L’objet qui brillait derrière la vitre.

Ce n’est guère difficile de l’adapter au JdR. Si dans un dungeon crawler et appliqué de façon un peu brutale, ce genre d’utilisation a sans doute de grandes chances d’être pris pour un piège à nigauds – et pour cause, cela a très souvent été utilisé comme tel, ceci est beaucoup moins vrai dans d’autres types de jeux.

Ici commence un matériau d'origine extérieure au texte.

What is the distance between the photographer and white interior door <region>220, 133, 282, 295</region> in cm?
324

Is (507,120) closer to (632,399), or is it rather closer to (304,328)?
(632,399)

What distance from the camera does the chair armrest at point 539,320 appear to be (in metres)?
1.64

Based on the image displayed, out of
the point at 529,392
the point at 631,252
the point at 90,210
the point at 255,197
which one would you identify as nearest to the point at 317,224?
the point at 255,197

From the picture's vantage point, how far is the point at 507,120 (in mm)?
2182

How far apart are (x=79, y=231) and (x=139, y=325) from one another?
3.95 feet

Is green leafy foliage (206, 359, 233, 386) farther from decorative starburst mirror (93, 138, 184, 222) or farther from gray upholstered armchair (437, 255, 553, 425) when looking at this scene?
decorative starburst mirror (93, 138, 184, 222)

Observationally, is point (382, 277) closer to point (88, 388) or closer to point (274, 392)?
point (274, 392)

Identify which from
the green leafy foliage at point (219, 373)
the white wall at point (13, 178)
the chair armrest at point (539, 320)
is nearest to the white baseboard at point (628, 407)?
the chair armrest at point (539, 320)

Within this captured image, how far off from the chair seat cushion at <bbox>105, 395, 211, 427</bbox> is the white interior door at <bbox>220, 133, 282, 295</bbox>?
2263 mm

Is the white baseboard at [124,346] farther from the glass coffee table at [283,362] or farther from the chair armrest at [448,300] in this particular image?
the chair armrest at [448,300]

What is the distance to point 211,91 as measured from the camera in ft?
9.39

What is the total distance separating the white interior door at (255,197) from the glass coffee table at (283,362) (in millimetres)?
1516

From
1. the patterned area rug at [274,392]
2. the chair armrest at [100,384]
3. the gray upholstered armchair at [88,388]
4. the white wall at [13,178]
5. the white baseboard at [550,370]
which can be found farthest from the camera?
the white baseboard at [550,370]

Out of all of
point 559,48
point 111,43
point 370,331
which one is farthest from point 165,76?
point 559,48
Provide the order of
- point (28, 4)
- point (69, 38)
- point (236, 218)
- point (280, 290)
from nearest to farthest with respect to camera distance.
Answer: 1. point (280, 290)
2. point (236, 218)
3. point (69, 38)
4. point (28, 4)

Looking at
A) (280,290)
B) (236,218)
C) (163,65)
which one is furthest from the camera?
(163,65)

Ainsi, vous seriez surpris de ce que l’on peut faire faire à un investigateur de L’Appel de Cthulhu en décrivant des coupures de journaux, une dague exotique, une arme à feu à un personnage qui n’en a pas ou, mieux encore, un vieux livre poussiéreux aux airs d’ancien grimoire…

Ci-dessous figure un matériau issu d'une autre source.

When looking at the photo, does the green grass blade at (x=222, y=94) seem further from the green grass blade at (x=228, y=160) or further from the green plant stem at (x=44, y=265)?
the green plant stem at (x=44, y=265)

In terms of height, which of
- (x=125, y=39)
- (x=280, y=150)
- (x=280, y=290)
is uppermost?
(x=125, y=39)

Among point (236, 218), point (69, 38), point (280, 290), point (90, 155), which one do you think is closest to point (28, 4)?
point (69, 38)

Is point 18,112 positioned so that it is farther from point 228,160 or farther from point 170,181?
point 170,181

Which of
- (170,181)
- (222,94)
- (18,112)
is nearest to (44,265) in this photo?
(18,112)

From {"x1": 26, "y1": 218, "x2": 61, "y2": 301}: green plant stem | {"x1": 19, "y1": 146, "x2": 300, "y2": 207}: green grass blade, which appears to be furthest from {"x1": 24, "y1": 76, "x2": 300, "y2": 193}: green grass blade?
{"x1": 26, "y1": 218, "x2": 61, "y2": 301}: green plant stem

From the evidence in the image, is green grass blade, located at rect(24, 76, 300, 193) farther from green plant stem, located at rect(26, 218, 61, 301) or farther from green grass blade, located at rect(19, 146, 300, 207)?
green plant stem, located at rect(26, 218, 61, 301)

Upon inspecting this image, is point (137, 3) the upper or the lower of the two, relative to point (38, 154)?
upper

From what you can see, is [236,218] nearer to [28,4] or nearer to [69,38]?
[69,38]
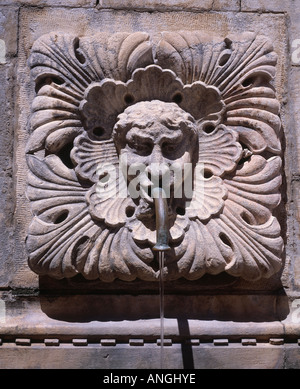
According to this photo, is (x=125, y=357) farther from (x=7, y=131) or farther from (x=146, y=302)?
(x=7, y=131)

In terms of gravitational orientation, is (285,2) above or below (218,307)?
above

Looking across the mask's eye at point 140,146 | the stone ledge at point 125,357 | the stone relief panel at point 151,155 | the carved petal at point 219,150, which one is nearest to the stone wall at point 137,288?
the stone ledge at point 125,357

4. Laisser flotter des indices ou des objets

Concrètement, il peut arriver que vous ayez besoin que les personnages trouvent un objet ou un indice, que ce soit très important pour vous, et que cela compte bien plus que l’endroit où ils le trouvent ou la façon dont ils arrivent à la conclusion qui vous intéresse.

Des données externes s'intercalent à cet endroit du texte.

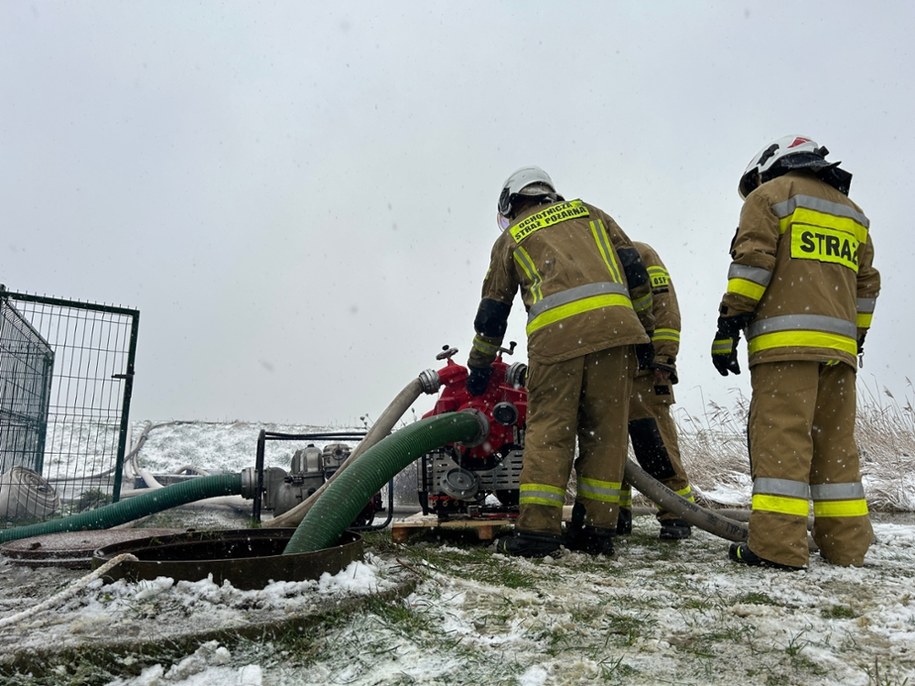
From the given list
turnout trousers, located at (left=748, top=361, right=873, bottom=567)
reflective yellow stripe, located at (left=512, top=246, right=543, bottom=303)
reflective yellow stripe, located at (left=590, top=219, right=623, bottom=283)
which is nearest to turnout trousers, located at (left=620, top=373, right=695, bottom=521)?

Dans The Last of Us 2, on retrouve ce phénomène avec plusieurs objets importants, comme certaines armes ou la carte du centre-ville de Seattle, si, pour les premières, c’est finalement très facile à justifier : il existe plusieurs fusils à pompe dans cet univers où tout le monde est soit armé soit infecté, et si vous ne le trouvez pas à l’endroit prévu initialement, vous en trouverez tout simplement un autre, plus tard. C’est beaucoup moins le cas pour la carte. Celle-ci est unique et n’apparaît qu’une fois dans le jeu. Vous pouvez la trouver au tout début de « La Porte », lorsque vous vous déplacez à cheval sur les ruines de l’autoroute envahie par la végétation. Il y a un petit bâtiment de chantier sur le côté et si vous avez la présence d’esprit de vous arrêter et de fouiller, vous êtes récompensé, notamment par cet objet est par le sentiment d’avoir « bien » joué.

Le bâtiment de chantier où se trouve la carte.

Le problème est que vous pouvez très bien louper ce bâtiment ou, par exemple, ne pas avoir compris à ce moment que vous ayez intérêt voire même la possibilité de vous arrêter. Or, la carte est indispensable pour la suite du jeu. Selon toute logique, on pourrait s’attendre à ce que votre progression soit bloquée tant que vous ne la trouvez pas. Cependant, le jeu procède différemment en la replaçant à un autre endroit. Vous la trouverez désormais dans le bâtiment dont il faut briser la vitre citée au point précédent, dans un tiroir où se trouve une feuille de papier sans laquelle vous ne pourrez pas avancer dans le jeu. Et pour être sûr qu’il n’y ait aucune possibilité de louper la carte, quand vous appuyez sur le bouton pour saisir l’objet, vous prenez d’abord la carte. Il sera donc impossible de ne pas l’avoir quand vous pénétrerez, quelques minutes plus tard, dans le centre-ville de Seattle.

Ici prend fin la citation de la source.